The document provides thorough responses to all queries regarding Clinical Trials Regulation (EU CTR) No. 536/2014, including those pertaining to the Regulation’s scope in the EU, its application procedure, substantial modifications, withdrawals, roles, clinical trial submission, start, end, temporary halt, and early termination, transitional period, informed consent, and other substantial modifications.

Sections 1.4 (updated), 3.8 (updated), 11.7 (updated), 11.16 (updated), and Annex III (new) are those that are added to and updated in this version in relation to clinical trial transparency.

  • Section 1.4: The Clinical Trials Regulation (EU) 536/2014 and the Questions and Answers documents available on Eudralex volume 10 have been updated to add more information on Annex III, which states that the national competent authorities may not respond to inquiries for which information is already available.
  • Section 3.8: Updated with details on reference document uploading during the first clinical trial application submission.
  • Section 11.7: Updated by providing details about the prerequisites for uploading additional documents, if any are available, in addition to the required documents. If a sponsor is unable to supply a specific document listed in Annex I, they must submit one that clarifies the NCA’s and/or ethical committee’s favorable assessment of the clinical trial under CTD. After the transition application’s approval, this replacement document will be included in the first application as a substantial modification.
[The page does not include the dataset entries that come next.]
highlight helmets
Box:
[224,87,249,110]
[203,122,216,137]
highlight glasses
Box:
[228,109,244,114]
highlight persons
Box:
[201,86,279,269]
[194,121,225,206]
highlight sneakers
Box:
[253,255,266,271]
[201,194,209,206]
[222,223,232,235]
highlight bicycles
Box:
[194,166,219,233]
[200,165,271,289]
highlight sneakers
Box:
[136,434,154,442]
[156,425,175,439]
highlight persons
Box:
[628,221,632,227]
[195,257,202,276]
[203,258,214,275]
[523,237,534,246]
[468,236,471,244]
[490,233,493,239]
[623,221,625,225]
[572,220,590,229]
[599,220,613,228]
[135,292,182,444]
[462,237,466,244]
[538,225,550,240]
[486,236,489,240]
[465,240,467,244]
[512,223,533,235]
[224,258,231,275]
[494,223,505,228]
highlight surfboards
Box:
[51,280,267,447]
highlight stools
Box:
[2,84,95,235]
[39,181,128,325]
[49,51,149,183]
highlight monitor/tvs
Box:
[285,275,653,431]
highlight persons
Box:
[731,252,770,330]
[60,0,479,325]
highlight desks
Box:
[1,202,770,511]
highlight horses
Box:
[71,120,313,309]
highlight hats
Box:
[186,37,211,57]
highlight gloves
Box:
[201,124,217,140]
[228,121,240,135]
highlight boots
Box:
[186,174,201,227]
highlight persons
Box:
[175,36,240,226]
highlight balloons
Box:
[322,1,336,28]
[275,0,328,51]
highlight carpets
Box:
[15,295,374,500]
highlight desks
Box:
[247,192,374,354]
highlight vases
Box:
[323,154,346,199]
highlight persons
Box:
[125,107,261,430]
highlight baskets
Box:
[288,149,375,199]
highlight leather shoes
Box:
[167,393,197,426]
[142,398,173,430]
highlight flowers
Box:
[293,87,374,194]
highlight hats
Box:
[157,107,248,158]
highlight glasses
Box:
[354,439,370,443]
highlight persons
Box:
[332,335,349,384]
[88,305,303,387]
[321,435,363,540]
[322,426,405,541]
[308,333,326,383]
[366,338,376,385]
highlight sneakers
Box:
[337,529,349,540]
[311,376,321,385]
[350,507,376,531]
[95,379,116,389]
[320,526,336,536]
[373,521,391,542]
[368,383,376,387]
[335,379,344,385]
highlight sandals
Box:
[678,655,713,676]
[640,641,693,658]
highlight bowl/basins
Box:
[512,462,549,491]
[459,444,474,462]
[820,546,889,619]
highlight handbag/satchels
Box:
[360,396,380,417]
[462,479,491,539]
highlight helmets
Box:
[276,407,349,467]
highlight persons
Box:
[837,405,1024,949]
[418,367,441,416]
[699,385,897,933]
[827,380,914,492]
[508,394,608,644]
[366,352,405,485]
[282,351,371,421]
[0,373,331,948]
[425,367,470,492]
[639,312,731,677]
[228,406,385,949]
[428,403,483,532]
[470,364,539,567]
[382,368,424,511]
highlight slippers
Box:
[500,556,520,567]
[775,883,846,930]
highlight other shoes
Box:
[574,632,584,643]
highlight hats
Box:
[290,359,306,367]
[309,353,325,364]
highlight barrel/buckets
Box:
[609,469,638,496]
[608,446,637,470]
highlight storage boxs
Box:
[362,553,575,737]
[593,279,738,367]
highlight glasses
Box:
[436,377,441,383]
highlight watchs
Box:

  • Section 11.16: Updated to reflect the requirement for sponsors to mention in the cover letter that all transitioned documents, including those that will be transitioned, have received prior clearance from all MSCs.
  • Annex III: This section was recently added to include websites with links that sponsors can use to find crucial information before submitting Part II documents as part of their clinical trial applications. It also includes email addresses for sponsors to contact with questions about Part I and Part II clinical trial applications.